Spatial reasoning question data:
%%

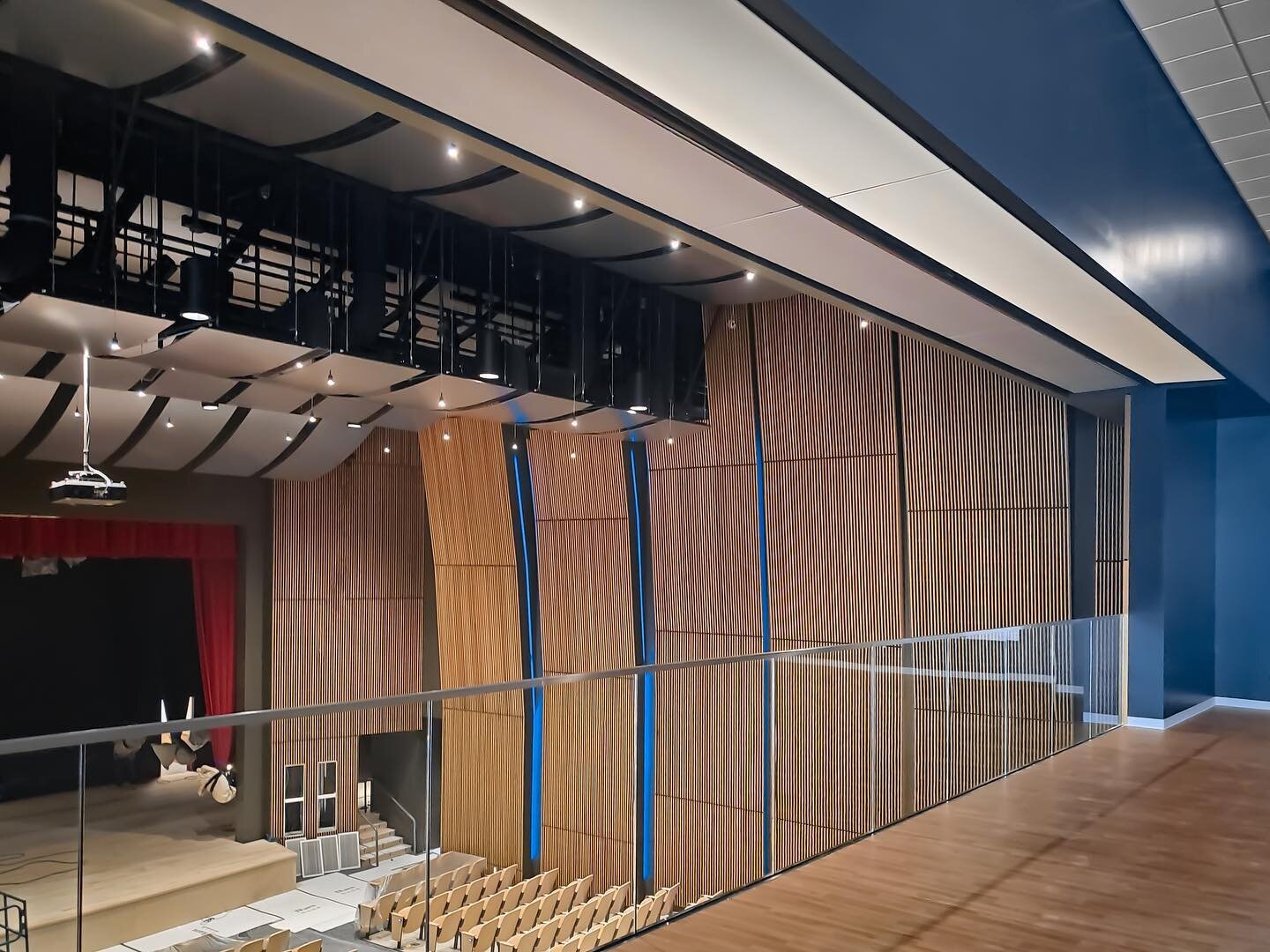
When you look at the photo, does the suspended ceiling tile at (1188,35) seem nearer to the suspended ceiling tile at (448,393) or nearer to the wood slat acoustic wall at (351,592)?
the suspended ceiling tile at (448,393)

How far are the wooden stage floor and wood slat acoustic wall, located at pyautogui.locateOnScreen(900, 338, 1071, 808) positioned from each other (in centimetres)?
903

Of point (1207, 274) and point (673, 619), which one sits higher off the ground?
point (1207, 274)

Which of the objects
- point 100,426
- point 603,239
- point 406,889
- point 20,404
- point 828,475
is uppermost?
point 603,239

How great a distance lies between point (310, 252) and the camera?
927 centimetres

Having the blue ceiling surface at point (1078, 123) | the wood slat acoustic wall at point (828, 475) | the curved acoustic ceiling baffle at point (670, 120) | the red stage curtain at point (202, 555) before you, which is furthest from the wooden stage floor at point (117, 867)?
the red stage curtain at point (202, 555)

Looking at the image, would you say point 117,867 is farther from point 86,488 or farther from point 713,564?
point 713,564

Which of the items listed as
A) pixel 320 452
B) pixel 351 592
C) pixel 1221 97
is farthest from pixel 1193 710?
pixel 351 592

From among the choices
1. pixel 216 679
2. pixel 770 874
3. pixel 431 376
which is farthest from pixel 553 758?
pixel 216 679

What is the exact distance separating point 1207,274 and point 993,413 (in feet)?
12.0

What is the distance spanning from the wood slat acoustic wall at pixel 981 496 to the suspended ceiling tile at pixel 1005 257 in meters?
2.96

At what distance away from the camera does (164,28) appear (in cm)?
684

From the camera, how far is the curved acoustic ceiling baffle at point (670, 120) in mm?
2875

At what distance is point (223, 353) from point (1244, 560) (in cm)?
1057

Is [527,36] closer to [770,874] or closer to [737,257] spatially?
[737,257]
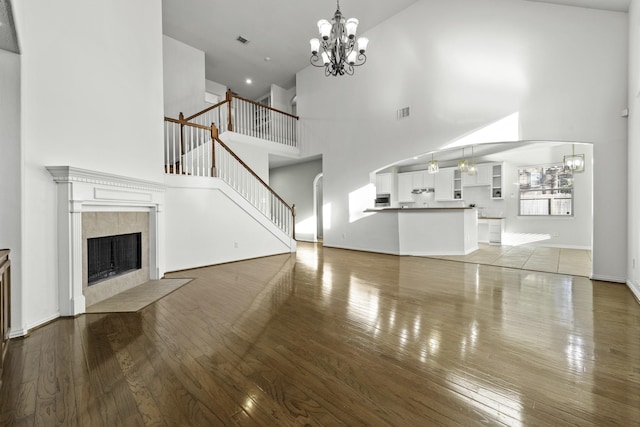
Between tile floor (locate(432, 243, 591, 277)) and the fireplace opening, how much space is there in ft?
18.8

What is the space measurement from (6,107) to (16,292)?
1609 millimetres

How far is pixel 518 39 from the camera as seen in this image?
15.2 feet

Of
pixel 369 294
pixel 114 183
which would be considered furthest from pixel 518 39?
pixel 114 183

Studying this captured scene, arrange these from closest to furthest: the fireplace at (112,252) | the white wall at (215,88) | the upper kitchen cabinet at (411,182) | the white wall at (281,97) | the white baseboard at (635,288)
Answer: the fireplace at (112,252) → the white baseboard at (635,288) → the upper kitchen cabinet at (411,182) → the white wall at (215,88) → the white wall at (281,97)

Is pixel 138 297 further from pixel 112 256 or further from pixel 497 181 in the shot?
pixel 497 181

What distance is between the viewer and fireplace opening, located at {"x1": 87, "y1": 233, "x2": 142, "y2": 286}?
3.21 metres

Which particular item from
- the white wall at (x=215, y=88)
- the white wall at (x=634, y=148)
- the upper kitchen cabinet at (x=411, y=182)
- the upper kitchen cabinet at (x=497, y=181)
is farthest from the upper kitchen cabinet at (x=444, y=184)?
the white wall at (x=215, y=88)

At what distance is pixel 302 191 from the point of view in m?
9.49

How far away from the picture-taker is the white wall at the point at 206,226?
4809 millimetres

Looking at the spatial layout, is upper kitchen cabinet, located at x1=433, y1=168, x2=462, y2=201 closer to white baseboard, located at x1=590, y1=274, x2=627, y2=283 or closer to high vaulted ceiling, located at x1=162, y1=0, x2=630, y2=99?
high vaulted ceiling, located at x1=162, y1=0, x2=630, y2=99

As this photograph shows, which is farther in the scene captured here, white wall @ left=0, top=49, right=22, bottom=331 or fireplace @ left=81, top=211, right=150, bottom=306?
fireplace @ left=81, top=211, right=150, bottom=306

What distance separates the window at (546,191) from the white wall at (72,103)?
9.45 metres

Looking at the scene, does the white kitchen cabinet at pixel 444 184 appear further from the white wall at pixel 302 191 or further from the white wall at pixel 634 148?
the white wall at pixel 634 148

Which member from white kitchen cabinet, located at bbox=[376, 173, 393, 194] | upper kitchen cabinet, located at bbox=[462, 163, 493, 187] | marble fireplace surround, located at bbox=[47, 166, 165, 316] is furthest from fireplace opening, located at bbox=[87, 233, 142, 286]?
upper kitchen cabinet, located at bbox=[462, 163, 493, 187]
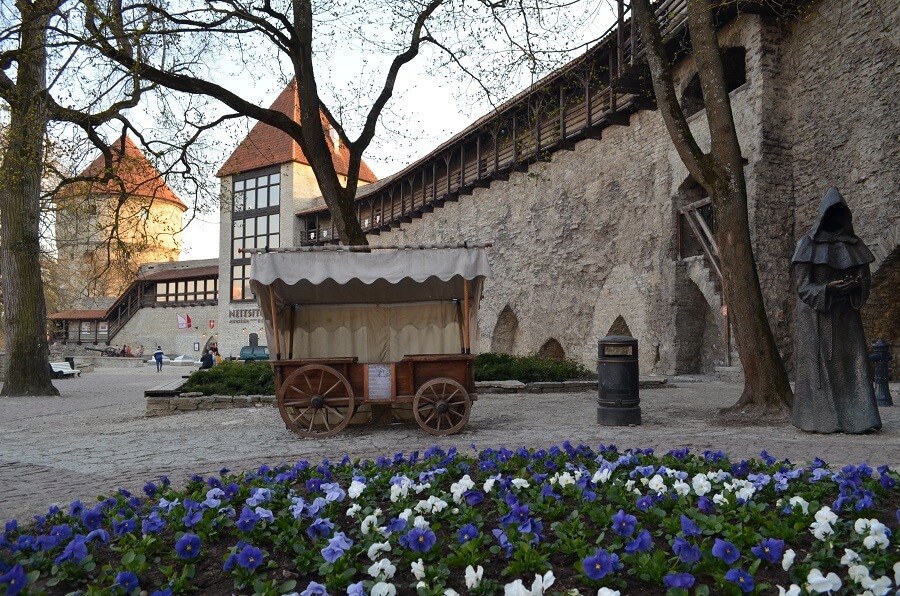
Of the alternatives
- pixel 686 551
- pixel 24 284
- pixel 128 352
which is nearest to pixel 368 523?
pixel 686 551

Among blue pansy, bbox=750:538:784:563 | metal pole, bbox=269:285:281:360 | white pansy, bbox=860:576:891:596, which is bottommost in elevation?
white pansy, bbox=860:576:891:596

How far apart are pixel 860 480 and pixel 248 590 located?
3123 millimetres

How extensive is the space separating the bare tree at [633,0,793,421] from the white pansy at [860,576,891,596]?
5709 mm

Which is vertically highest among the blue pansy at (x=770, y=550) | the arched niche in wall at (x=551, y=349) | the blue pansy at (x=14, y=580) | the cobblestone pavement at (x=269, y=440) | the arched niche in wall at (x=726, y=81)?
the arched niche in wall at (x=726, y=81)

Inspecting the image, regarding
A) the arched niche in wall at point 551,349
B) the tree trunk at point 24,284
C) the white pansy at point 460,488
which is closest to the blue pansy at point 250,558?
the white pansy at point 460,488

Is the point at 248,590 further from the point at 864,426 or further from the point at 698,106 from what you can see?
the point at 698,106

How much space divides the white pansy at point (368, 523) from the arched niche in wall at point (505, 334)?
2376 cm

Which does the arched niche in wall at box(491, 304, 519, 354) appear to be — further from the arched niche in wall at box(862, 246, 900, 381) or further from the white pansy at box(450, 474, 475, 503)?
the white pansy at box(450, 474, 475, 503)

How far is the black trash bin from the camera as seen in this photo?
7.77 meters

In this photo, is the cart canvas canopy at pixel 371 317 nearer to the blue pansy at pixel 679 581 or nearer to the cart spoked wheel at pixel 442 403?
the cart spoked wheel at pixel 442 403

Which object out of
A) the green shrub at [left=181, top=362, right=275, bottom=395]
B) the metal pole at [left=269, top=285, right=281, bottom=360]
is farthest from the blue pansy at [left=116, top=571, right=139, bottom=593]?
the green shrub at [left=181, top=362, right=275, bottom=395]

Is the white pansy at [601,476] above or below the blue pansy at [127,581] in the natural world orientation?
above

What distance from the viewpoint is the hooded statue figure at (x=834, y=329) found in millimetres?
6762

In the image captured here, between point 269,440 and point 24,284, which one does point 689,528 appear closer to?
point 269,440
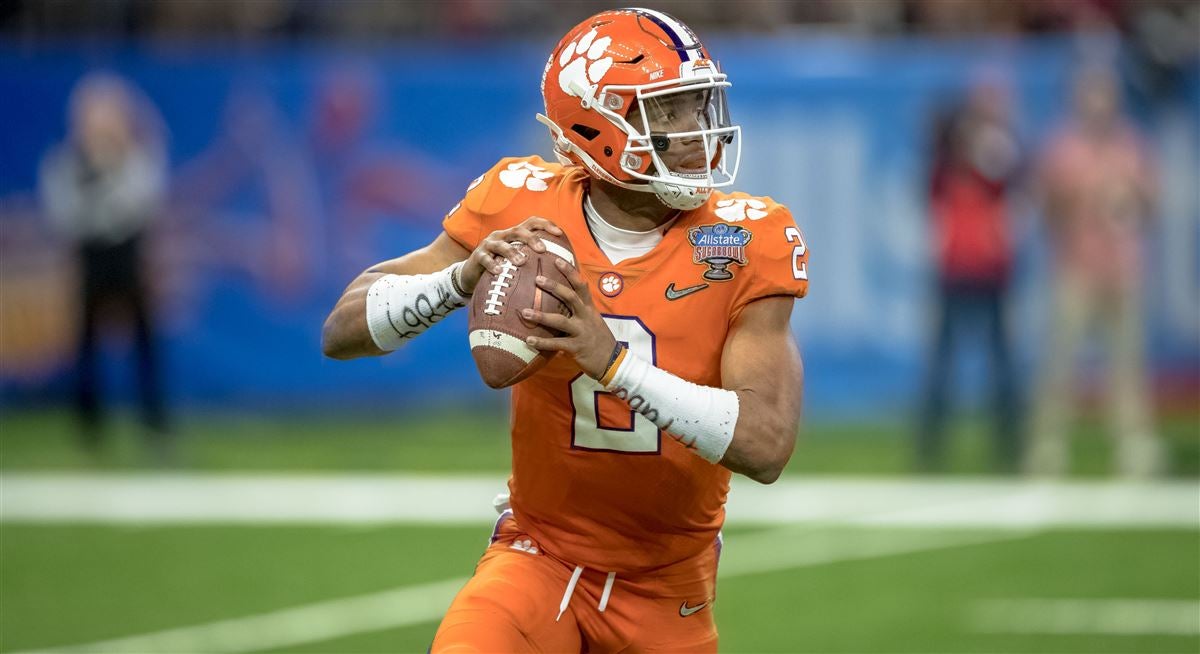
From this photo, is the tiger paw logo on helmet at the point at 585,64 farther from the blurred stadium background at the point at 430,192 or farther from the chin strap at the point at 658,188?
the blurred stadium background at the point at 430,192

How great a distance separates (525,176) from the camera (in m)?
3.75

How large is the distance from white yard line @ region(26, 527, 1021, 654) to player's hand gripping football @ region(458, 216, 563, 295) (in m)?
3.12

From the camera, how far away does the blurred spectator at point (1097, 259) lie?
31.0ft

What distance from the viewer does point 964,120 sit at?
9625 mm

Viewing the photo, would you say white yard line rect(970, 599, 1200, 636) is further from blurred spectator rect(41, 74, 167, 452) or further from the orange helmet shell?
blurred spectator rect(41, 74, 167, 452)

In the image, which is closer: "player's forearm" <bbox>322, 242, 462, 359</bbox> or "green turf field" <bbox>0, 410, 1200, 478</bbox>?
"player's forearm" <bbox>322, 242, 462, 359</bbox>

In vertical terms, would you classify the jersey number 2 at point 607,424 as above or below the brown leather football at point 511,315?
below

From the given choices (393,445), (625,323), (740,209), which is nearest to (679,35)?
(740,209)

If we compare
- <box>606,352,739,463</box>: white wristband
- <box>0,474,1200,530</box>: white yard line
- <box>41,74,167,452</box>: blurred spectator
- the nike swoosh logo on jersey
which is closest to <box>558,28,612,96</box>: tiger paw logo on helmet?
the nike swoosh logo on jersey

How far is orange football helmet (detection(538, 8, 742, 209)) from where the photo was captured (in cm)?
352

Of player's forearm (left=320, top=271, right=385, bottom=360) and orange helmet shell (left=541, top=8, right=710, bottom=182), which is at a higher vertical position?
orange helmet shell (left=541, top=8, right=710, bottom=182)

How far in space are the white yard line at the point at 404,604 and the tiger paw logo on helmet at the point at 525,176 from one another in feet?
9.59

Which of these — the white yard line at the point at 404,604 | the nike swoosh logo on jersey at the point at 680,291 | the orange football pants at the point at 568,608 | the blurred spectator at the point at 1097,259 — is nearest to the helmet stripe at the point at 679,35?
the nike swoosh logo on jersey at the point at 680,291

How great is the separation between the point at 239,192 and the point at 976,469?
5.43 meters
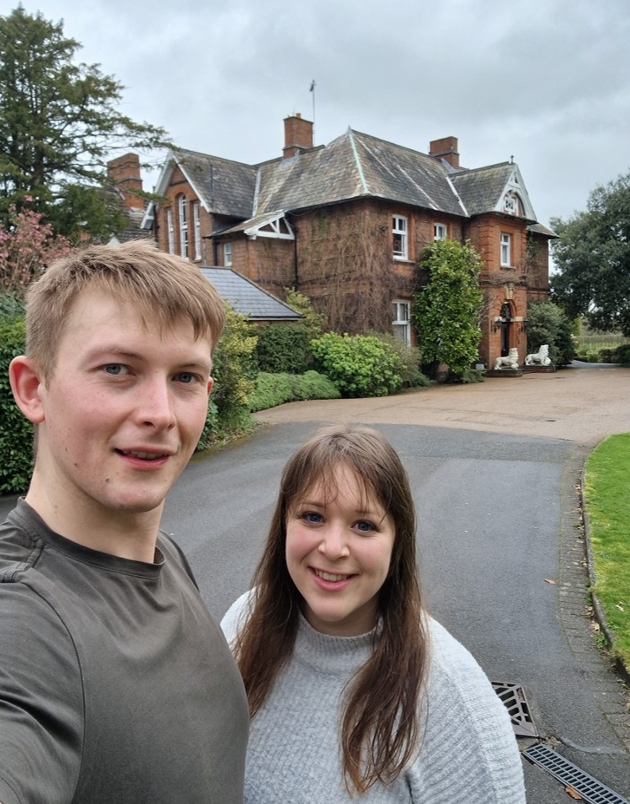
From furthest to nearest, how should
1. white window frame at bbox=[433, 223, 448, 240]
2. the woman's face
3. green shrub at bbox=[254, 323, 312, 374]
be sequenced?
1. white window frame at bbox=[433, 223, 448, 240]
2. green shrub at bbox=[254, 323, 312, 374]
3. the woman's face

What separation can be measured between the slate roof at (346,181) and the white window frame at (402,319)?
3919mm

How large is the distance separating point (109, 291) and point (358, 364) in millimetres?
18201

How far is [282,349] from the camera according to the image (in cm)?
1902

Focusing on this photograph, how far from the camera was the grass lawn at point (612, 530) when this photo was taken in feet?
14.3

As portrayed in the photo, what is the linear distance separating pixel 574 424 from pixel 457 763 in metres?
12.5

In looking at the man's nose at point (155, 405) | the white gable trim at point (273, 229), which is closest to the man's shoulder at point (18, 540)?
the man's nose at point (155, 405)

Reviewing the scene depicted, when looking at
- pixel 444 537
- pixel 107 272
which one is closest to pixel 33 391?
pixel 107 272

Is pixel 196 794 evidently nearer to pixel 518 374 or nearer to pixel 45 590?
pixel 45 590

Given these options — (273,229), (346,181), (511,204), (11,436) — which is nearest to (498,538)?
(11,436)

%%

Please copy out the lines verbatim, starting with the line that contains "Focusing on this" and going on through the end of the rows.

Focusing on this photograph, how far from the camera was the grass lawn at point (612, 530) when this photo was taken in feet?
14.3

As portrayed in the photo, what is the linear distance separating pixel 574 424 from pixel 457 763 in metres?
12.5

In looking at the man's nose at point (155, 405) | the white gable trim at point (273, 229), which is closest to the man's shoulder at point (18, 540)?
the man's nose at point (155, 405)

Reviewing the scene depicted, when looking at
- pixel 444 537
- pixel 107 272
which one is closest to pixel 33 391?
pixel 107 272

Is pixel 196 794 evidently nearer to pixel 518 374 or nearer to pixel 45 590?
pixel 45 590

Given these options — (273,229), (346,181), (511,204), (11,436) — which is nearest to (498,538)?
(11,436)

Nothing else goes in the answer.